- Nickname: Bill Jordan
- Born: May 20, 1911 Cheneyville, Louisiana, U.S.
- Died: October 7, 1997 (aged 86) Linden, Texas, U.S.
- Allegiance: United States
- Branch: United States Marine Corps
- Service years: 1941–1971
- Rank: Colonel
- Conflicts: World War II Korean War
- Other work: US Border Patrol

= Bill Jordan (American lawman) =

American lawman, US Marine and author (1911–1997)

William Henry Jordan (1911–1997) was an American lawman, United States Marine and author.

==Biography==
Born in 1911 in Louisiana, he served for over 28 years with the United States Border Patrol. He also served in the United States Marine Corps Reserve during World War II and the Korean War. He retired from the Marine Reserve as a colonel.

Jordan is credited with developing the 'Jordan' or 'Border Patrol' style of holster. The Jordan rig is rigid and unmoving, always holding the gunbutt in precisely the same relationship to the gun hand. The revolver's trigger guard is completely exposed, and the gun is held away from the back portion of the holster by a plug of leather, allowing the trigger finger to enter the guard as the draw is begun.

Jordan also collaborated with Walter Roper in designing wooden grips for heavy-calibre double-action revolvers, which are now made by Herrett's Stocks as the "Jordan Trooper". Jordan always favored a double-action revolver for law enforcement duties. He was largely responsible for convincing Smith & Wesson to adapt its medium K-frame series revolver to accommodate the .357 Magnum cartridge, resulting in the (S&W Model 19 and S&W Model 66) "Combat Magnum" models.

After retiring from the Border Patrol, Jordan served as a Southwestern Field Representative for the National Rifle Association of America. He was a contemporary of Charles Askins, Elmer Keith, Skeeter Skelton and to a lesser degree, Jack O'Connor. In 1963, Jordan assisted Keith and Skelton in development of the .41 Magnum. He wrote numerous articles on all aspects of firearms, as well as books such as No Second Place Winner, Mostly Huntin and Tales of the Rio Grande. Jordan was awarded the Presidential Medal of Freedom by President Ronald Reagan.

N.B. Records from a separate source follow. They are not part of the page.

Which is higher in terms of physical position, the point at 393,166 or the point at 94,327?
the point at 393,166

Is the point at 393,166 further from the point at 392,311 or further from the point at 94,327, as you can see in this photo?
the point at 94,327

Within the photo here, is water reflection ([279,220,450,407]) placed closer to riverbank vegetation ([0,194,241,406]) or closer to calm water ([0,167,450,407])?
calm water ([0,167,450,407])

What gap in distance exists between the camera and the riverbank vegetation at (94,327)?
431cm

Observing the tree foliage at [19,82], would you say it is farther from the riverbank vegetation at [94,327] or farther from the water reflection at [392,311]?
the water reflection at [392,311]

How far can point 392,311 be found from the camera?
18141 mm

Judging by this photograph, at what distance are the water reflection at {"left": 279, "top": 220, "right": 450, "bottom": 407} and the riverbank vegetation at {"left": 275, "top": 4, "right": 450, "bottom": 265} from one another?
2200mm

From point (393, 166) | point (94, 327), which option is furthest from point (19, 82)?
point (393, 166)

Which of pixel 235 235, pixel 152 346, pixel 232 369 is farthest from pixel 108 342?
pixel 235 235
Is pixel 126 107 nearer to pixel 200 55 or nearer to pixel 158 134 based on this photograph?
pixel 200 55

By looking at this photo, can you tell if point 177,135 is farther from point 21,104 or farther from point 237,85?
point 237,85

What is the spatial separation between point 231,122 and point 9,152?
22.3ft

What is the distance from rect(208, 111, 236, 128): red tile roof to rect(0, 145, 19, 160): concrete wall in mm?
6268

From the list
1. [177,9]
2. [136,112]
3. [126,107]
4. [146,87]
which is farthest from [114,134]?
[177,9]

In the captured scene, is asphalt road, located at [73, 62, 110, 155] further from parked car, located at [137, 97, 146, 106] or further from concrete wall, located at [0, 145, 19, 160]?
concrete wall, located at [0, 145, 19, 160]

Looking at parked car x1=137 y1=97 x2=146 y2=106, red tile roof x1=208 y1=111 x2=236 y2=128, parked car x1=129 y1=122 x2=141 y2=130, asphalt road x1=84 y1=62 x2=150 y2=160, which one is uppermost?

Using a double-action revolver, Bill Jordan was recorded drawing, firing and hitting his target in .27 of a second. He appeared on such television programs as To Tell the Truth, I've Got a Secret, You Asked for It, and Wide Wide World. Bill Jordan died on October 7, 1997, at 86 years of age in Linden, Texas. He was buried at Linden Cemetery.